» TASK DIRECTIONS:
Rewrite the stretch of data from the line containing "Considering all objects, is" through the end of the data, swapping "camera" for "lens" and changing nothing else.

# Start of STORED RECORDS

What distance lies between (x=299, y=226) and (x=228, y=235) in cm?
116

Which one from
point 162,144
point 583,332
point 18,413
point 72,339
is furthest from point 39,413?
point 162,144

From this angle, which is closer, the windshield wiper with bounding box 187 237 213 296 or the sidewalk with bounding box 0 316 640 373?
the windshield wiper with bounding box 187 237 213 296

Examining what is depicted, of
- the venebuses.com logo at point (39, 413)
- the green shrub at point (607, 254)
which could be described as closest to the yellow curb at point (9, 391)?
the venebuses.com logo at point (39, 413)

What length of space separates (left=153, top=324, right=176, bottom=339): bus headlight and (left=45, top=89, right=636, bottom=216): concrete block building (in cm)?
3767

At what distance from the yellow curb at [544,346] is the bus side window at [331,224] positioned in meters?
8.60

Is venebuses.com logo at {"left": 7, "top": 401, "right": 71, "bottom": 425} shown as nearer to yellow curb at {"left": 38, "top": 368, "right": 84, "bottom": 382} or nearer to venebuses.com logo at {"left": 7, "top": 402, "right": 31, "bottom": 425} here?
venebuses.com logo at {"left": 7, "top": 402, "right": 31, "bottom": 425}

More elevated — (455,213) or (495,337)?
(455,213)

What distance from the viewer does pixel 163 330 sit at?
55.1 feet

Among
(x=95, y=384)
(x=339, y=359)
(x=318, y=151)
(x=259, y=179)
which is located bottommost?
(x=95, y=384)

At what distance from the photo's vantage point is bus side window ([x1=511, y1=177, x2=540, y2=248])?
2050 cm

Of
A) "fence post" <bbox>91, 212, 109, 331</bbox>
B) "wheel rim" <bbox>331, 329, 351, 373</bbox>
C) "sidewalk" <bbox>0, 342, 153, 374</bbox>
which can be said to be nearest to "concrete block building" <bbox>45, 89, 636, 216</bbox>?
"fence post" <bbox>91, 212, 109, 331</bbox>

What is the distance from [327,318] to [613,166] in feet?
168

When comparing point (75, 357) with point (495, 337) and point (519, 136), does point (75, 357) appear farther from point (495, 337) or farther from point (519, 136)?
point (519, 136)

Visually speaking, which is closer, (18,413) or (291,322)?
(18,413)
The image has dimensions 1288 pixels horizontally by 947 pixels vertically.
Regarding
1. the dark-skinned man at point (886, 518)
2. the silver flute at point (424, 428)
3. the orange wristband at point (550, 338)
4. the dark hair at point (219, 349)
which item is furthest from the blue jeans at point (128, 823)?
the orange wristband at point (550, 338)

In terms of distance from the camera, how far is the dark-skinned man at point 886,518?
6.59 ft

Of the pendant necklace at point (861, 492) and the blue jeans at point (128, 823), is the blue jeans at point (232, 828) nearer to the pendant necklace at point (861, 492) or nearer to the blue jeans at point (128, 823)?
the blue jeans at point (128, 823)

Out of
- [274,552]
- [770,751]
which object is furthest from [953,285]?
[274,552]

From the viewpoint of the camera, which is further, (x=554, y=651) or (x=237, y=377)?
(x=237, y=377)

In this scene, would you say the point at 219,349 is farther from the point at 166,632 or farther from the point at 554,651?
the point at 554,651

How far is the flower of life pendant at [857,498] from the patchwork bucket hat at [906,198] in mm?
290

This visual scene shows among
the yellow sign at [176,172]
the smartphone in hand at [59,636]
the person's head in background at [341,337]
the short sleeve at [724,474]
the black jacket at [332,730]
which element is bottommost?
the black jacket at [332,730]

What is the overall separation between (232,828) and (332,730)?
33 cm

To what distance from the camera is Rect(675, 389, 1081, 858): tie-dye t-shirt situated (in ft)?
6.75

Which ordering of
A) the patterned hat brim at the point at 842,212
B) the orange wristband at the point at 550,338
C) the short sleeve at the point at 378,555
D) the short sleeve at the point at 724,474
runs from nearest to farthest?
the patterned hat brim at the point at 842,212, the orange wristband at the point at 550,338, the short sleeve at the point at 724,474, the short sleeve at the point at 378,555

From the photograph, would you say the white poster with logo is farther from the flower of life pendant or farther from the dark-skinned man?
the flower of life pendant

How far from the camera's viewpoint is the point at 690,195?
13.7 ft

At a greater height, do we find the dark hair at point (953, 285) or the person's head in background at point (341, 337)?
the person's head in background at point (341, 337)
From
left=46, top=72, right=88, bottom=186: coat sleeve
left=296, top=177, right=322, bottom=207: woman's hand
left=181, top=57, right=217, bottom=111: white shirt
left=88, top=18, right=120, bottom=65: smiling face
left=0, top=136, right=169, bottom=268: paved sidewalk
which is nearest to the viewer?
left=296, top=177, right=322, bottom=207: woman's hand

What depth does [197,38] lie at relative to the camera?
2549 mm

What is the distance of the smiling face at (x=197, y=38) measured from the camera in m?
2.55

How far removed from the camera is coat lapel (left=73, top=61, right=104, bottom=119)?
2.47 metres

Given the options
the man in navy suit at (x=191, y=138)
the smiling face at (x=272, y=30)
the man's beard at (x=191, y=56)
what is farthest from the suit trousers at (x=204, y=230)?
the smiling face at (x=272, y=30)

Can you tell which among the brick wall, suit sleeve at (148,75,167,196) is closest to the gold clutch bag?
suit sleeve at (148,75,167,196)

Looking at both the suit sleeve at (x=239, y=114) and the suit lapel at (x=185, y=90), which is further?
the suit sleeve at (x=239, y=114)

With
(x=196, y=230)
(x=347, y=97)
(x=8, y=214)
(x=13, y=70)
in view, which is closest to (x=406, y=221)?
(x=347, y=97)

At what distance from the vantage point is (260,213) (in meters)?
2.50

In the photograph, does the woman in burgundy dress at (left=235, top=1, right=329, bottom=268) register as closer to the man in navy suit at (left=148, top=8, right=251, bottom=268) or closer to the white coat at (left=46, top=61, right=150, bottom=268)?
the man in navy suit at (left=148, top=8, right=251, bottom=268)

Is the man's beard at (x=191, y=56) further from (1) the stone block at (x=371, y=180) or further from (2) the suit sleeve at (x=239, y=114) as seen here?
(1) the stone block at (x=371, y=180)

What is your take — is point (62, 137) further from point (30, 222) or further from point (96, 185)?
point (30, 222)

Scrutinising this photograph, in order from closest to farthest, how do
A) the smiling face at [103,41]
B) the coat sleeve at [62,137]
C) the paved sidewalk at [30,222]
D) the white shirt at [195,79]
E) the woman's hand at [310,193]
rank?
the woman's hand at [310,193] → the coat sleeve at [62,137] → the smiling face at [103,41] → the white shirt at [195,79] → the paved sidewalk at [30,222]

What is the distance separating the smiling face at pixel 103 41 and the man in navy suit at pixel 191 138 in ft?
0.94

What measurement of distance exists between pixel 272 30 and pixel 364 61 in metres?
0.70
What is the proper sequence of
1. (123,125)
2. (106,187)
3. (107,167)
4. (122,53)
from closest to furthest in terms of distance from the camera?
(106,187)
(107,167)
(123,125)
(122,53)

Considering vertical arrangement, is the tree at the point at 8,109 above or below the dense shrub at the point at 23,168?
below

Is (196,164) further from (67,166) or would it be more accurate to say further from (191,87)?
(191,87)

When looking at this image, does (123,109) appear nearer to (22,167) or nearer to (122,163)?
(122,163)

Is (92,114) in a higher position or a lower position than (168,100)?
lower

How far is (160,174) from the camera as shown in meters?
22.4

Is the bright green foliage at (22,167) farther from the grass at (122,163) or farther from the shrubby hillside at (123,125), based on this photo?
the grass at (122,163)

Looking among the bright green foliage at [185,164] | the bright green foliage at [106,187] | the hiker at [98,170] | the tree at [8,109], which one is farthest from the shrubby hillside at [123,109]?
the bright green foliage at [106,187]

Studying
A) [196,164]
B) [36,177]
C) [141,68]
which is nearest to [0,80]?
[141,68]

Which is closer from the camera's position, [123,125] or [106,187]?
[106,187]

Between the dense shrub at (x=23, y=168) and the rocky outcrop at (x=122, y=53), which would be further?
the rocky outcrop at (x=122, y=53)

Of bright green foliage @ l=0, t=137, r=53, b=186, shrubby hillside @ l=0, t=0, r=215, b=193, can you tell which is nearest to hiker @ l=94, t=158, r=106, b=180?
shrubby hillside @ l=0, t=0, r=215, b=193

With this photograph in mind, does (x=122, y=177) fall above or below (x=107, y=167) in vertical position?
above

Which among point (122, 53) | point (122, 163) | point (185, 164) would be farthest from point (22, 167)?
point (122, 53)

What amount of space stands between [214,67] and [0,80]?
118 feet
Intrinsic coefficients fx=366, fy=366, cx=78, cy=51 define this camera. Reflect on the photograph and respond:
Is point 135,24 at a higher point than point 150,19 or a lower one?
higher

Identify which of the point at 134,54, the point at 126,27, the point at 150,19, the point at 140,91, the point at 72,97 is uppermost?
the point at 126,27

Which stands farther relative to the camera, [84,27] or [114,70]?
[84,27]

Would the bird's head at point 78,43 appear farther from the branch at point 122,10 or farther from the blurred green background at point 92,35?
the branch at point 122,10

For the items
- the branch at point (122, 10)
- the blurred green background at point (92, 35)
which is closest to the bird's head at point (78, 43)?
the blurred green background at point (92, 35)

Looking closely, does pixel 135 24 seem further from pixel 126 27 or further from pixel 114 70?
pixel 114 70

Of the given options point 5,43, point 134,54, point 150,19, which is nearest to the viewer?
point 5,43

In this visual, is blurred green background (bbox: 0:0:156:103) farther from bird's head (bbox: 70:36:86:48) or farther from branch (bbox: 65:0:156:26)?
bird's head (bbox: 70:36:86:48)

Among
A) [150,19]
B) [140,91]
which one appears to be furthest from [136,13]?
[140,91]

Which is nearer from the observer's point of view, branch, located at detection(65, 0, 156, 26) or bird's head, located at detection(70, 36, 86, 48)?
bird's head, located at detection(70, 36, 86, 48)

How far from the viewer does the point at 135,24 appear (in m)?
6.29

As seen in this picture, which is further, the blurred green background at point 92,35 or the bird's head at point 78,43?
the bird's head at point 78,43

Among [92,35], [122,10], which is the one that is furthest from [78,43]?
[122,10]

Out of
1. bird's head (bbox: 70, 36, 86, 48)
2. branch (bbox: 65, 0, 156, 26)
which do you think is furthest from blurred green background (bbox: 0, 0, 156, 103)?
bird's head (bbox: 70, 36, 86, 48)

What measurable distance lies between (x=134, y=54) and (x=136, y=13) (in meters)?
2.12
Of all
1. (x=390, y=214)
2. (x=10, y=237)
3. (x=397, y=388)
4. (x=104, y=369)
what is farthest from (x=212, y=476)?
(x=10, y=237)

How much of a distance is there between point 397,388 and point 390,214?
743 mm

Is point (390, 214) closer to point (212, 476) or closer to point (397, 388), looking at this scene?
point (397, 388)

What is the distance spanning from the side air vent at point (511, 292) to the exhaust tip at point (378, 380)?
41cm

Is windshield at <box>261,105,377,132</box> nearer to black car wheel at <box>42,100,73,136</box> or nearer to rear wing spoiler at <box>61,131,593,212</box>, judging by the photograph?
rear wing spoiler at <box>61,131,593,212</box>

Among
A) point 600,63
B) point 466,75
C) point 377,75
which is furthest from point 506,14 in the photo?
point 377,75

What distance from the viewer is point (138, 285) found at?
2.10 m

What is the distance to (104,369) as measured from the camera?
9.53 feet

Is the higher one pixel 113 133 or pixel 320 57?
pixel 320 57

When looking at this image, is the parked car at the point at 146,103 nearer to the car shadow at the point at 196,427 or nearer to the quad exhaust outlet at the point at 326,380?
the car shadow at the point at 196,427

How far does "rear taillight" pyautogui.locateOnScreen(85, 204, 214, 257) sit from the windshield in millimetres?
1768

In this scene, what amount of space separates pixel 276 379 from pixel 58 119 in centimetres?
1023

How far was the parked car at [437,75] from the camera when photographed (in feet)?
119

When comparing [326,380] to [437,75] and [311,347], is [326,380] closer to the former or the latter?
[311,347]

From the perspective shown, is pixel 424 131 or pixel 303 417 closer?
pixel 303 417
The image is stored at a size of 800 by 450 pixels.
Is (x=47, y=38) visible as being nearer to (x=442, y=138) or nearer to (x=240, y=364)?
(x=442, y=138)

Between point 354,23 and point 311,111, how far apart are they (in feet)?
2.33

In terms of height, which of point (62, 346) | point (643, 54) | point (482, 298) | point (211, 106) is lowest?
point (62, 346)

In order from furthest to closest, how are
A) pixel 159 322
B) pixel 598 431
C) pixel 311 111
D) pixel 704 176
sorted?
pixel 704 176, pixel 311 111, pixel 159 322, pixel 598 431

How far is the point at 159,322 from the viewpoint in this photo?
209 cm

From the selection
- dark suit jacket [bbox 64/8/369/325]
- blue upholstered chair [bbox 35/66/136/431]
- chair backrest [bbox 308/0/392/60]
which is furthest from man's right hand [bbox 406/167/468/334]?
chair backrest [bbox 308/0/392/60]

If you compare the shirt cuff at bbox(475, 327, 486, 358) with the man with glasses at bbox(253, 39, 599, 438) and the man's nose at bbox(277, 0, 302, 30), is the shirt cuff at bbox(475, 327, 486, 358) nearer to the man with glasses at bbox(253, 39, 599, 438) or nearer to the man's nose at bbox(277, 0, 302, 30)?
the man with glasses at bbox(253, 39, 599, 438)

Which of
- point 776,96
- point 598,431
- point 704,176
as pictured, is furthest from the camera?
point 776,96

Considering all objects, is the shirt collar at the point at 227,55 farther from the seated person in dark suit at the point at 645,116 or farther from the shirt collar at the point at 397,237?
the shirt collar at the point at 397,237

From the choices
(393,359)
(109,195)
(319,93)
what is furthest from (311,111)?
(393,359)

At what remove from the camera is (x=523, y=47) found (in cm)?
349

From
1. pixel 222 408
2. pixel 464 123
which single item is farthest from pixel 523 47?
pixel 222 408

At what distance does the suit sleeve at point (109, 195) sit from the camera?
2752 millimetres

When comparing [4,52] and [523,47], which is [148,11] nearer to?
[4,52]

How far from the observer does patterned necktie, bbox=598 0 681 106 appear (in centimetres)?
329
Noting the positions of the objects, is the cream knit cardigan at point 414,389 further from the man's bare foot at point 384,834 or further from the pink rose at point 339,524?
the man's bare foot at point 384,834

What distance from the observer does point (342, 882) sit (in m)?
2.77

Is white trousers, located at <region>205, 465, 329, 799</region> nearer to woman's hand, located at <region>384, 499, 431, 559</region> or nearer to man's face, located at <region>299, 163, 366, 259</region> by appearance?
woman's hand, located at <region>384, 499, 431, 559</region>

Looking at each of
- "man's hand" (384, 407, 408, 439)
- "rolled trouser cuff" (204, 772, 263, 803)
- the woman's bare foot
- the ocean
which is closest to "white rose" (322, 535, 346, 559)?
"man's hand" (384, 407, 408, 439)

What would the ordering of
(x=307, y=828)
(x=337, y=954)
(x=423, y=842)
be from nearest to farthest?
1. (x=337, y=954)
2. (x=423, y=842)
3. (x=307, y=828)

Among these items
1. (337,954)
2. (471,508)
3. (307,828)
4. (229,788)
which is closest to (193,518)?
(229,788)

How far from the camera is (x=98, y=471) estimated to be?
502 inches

# End of STORED RECORDS

» TASK RESPONSE:
Considering all objects, is the shirt collar at the point at 227,55 farther from the seated person in dark suit at the point at 645,116 or farther from the shirt collar at the point at 397,237?
the shirt collar at the point at 397,237

From the choices
(393,359)
(109,195)
(319,93)
what is furthest from (311,111)?
(393,359)

At what remove from the lens is (x=523, y=47) found (in cm)?
349

From
1. pixel 222 408
2. pixel 464 123
which single item is farthest from pixel 523 47?
pixel 222 408

At what distance does the suit sleeve at point (109, 195) sit from the lens?
2752 millimetres

When comparing [4,52] and [523,47], which is [148,11] nearer to?
[4,52]

How far from the observer does patterned necktie, bbox=598 0 681 106 appear (in centimetres)?
329
Noting the positions of the objects, is the cream knit cardigan at point 414,389 further from the man's bare foot at point 384,834 or further from the pink rose at point 339,524?
the man's bare foot at point 384,834

What distance from the observer does point (342, 882) sit (in m)?
2.77

Is white trousers, located at <region>205, 465, 329, 799</region> nearer to woman's hand, located at <region>384, 499, 431, 559</region> or nearer to man's face, located at <region>299, 163, 366, 259</region> by appearance?
woman's hand, located at <region>384, 499, 431, 559</region>

Looking at each of
- "man's hand" (384, 407, 408, 439)
- "rolled trouser cuff" (204, 772, 263, 803)
- the woman's bare foot
- the ocean
which is closest to "white rose" (322, 535, 346, 559)?
"man's hand" (384, 407, 408, 439)

What would the ordering of
(x=307, y=828)
(x=337, y=954)
(x=423, y=842)
be from nearest to farthest?
1. (x=337, y=954)
2. (x=423, y=842)
3. (x=307, y=828)

Among these items
1. (337,954)
2. (471,508)
3. (307,828)
4. (229,788)
which is closest to (193,518)?
(229,788)

How far from the lens is (x=98, y=471) estimated to be?
502 inches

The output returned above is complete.